How to Pay Yourself As A Business Owner
A How-To Guide to Paying Yourself
We all become entrepreneurs to build things, pursue a mission we care deeply about, and to feel real freedom. Of course, that includes financial freedom. But with so much going back into our business, especially in the early days when the name of the game is growth, when can we actually pay ourselves? In this episode of WorkSmart, let’s break down where you need to be before enjoying the fruit of your hard-earned labor.

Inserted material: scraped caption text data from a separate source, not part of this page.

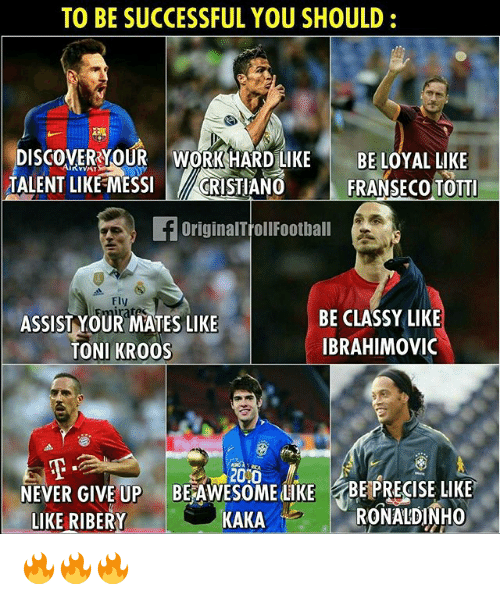 Memes, Work, and Toni Kroos: TO BE SUCCESSFUL YOU SHOULD  DISCOVER YOUR WORK HARD LIKE  BE LOYAL LIKE  TALENT LIKE MESSI  CRISTIANO  FRANSECO TOTTI  OriginalTrollFootball  BE CLASSY LIKE  ASSIST YOUR MATES LIKE  IBRAHIMOVIC  TONI KROOS  NEVER GIVE UP  BERAWESOMEdukt BE PRECISE LIKE  LIKE RIBERY  KAKA  M RONALDINHO 🔥🔥🔥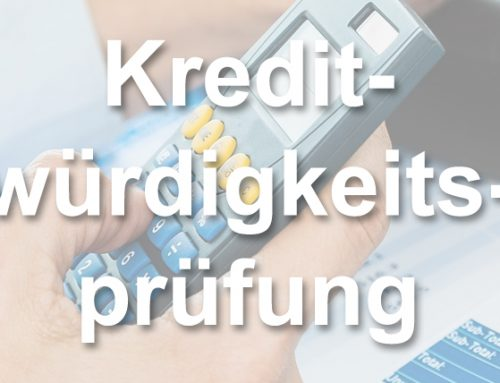 Kreditwürdigkeitsprüfung: Kredit nach Bonität, Sicherheiten und Schufa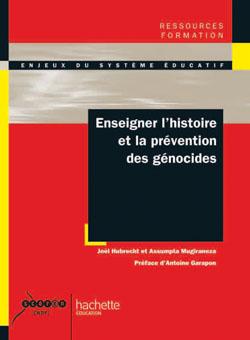Enseigner l'histoire et la prévention des génocides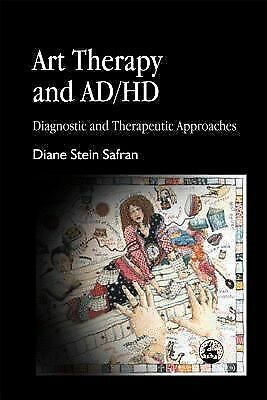 Art Therapy and AD/HD: Diagnostic and Therapeutic Approaches by Safran, Diane S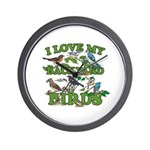 I Love My Backyard Birds Wall Clock
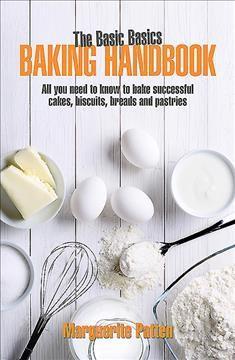 Basic Basics Baking Handbook - by Marguerite Patten (Paperback)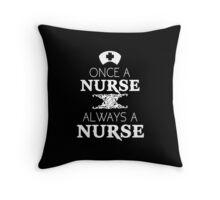 ONCE A NURSE ALWAYS A NURSE Throw Pillow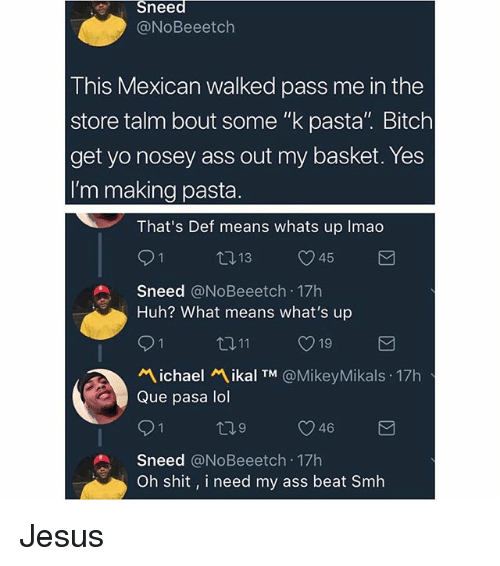 """Que Pasa: Sneed  @NoBeeetch  This Mexican walked pass me in the  store talm bout some """"k pasta"""". Bitch  get yo nosey ass out my basket. Yes  I'm making pasta  That's Def means whats up Imao  9 1  Sneed @NoBeeetch 17h  Huh? What means what's up  ロ11  ぺ.chael ikal TM @MikeyMikals . 17h  Que pasa lol  9 1  Sneed @NoBeeetch 17h  Oh shit, i need my ass beat Smh Jesus"""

For the first three years of Blavity, Morgan didn’t take a salary. She was young and able to keep expenses low. She also made sure the business covered things like travel and conferences. But the reality is, many of you are single moms or caretakers who can’t afford to put everything back into your business for years on end.
So, What Are My Options?
You’ve got two: Owner’s Draw and Traditional Salary. Owner’s draw is when you transfer income from your business account to your personal account. Essentially, you’re writing yourself a check. Easy enough, right? But work with an accountant to make sure you’ve got enough set aside for taxes. The last thing you want is to take out too much and suddenly have a tax bill with no money to cover it.
Now let’s talk traditional salary. A traditional salary is when you pay yourself a regular, consistent salary just like any other employee. How much you take out ultimately depends on your cash flow, but it should be reasonable. To give you an idea, the average business-owner takes home about $69,000.
Let’s Crunch Some Numbers
Before sitting down to withdraw, make sure you’re paying yourself out of your net balance. That’s your business income after you deduct all business expenses (think rent, employee salaries, marketing spend, equipment, etc.).
Because it typically takes a few years for your business to turn a profit, Morgan recommends sticking with your day job a bit longer so you can reinvest your salary and grow as quickly as possible.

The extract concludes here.